Dr. Pachauri said in order to carry out a detailed and successful research activity, IMF will train young TERI scientists at the Mountaineering Institute in basic and advanced mountaineering skills to work in high-altitude regions. “To conduct glaciological studies in the Himalayan region the researchers require high level of physical fitness, technical climbing skills, mental alertness and first aid knowledge.”

Dr. Pachauri said he realised the implications of the Himalayan glacier while studying climate change. “In North India most of our rivers are originating from the Himalayas. If there is less ice in the Himalayas then we will have less water in the rivers.”

Stating that he had been engaging the Government to do something drastic about climate change, Dr. Pachauri said it was encouraging to find that some political parties have mentioned a few lines about climate change in their election manifestos.

“This is a significant step. There are some Chief Ministers who are active in addressing these problems. There are some freak weather events that don’t necessarily mean that there is climate change. However, if you look at odd days of rainfall you will realise that the frequency has increased substantially.”

IMF president Major H.P.S. Ahluwalia said the collaboration would facilitate further research in the Himalayan region. “As environment, climate change and conservation have taken centre-stage, IMF aims to work towards protecting the Himalayan eco-system.

To study the glaciers in the belt, one needs to go beyond 4,000 metres to conduct research and most of the scientists and students cannot go that high due to absence of mountaineering skills.

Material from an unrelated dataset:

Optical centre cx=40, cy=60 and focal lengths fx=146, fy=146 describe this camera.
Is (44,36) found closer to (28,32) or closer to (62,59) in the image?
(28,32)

IMF and TERI see it important to provide mountaineering training to researchers and students and involve skilled mountaineers in the team to facilitate cohesive research. This MoU is an important milestone to the importance of glaciology.”

Major Ahluwalia said the IMF would give preliminary training to TERI. “We will teach them how to walk on a glacier, particularly hard glaciers, so that they don’t fall. We will impart specialised training in mountaineering and acclimatisation. The training will be of 25 days and cover aptitude in the Himalayan States.”